I have a faint, uncertain recollection that I may have written something along these lines before, but since it came up in conversation recently ... realinterrobang said something about how (literally) in-credible a prediction would have been a dozen years ago, that nowadays we would be having national and international conversations about whether torture is justifiable -- that there'd be any real question, anybody supporting it ... and she mentioned the latest politician to have come out spouting torture-apologia, and my reaction was something like, "In a sane world, for a politician to speak out in favour of torture would be his 'but you fuck just one goat' moment," referring to this old joke:
A tourist visiting Scotland spots a man drinking by himself in a pub, looking depressed. The tourist asks him what the trouble is. "Well, me name's MacGregor, and I'm a stone mason by trade. See that pier in the harbor? I built it meself. Took over a year. But do they call me 'MacGregor the Pier Builder?' Nae. And take a look at the roads in this town. Built most of 'em meself. Took years. But do they call me 'MacGregor the Road Builder?' Nah. But you fuck just one goat..."
Now I was going to write about torture, and what it means that, as a culture, we are having this conversation and People Accustomed To Being Taken Seriously As Leaders (or potential leaders) are among those trying to excuse it, but I got sidetracked. You see, I googled the key phrase to make sure I wasn't screwing up the joke somehow due to not having heard it for several years, and while I waited for my sssllloooooooww computer to load relevant-looking pages, I also clicked on some links on my friendspage/readinglist, and was startled to realize that there was a story showing up in both places:
A gubernatorial candidate in Georgia, a morals-and-no-abortions kinda guy, casually reveals that he's had sex with a mule and considers it not a big deal with respect to his reputation and his political aspirations.

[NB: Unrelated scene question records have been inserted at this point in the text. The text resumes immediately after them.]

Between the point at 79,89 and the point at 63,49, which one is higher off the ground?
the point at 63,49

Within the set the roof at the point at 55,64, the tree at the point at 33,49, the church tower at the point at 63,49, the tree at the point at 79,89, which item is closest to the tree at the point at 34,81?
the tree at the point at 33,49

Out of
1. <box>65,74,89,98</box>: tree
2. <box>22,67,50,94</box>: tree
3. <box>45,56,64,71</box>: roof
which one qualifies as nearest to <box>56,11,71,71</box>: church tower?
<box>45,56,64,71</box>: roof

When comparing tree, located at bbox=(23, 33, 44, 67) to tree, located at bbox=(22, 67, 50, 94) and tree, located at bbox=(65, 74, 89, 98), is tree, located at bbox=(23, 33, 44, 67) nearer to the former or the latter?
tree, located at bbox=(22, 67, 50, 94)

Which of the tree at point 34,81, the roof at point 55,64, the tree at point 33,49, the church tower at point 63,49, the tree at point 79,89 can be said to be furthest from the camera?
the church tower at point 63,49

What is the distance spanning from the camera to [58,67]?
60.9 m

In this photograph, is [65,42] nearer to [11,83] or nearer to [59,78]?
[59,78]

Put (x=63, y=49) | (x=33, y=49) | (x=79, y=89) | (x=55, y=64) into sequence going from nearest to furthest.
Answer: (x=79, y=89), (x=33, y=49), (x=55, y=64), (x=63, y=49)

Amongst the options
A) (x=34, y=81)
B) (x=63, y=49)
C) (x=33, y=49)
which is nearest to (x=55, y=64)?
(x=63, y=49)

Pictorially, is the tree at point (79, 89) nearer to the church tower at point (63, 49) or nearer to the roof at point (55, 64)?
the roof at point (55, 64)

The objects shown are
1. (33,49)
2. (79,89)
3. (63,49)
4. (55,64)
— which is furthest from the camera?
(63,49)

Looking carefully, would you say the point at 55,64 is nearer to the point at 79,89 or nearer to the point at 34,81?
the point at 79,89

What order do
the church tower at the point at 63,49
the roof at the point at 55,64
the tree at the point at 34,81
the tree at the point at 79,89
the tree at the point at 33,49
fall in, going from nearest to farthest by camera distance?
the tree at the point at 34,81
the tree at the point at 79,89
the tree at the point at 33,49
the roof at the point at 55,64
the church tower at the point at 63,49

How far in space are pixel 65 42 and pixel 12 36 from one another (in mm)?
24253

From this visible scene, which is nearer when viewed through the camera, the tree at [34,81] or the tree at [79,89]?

Now I suppose polls will show whether he's right about the political impact of his mule-loving coming-out or not. but the synchronicity was distracting regardless. Anyhow, the moral, ethical, religious, symbolic, and psychiatric significance-or-lack-thereof of the bestiality aside, the bigger questions in my mind are whether we-as-a-culture have a long enough attention span for anything to be a "you fuck just one goat" scandal for a politician (sticky-looking memes like "Keating Five" seem to have lost some of their stick recently), and what do we have to do to get advocating torture on the goatfucking-equivalents list? Not so much for action-movie fans trying to have a philosophical debate after a couple pitchers of beer, or college freshmen trying to figure out where the corners are in philosophy class, but for politicians, those who we trust to make and implement policies on our behalf, representing us.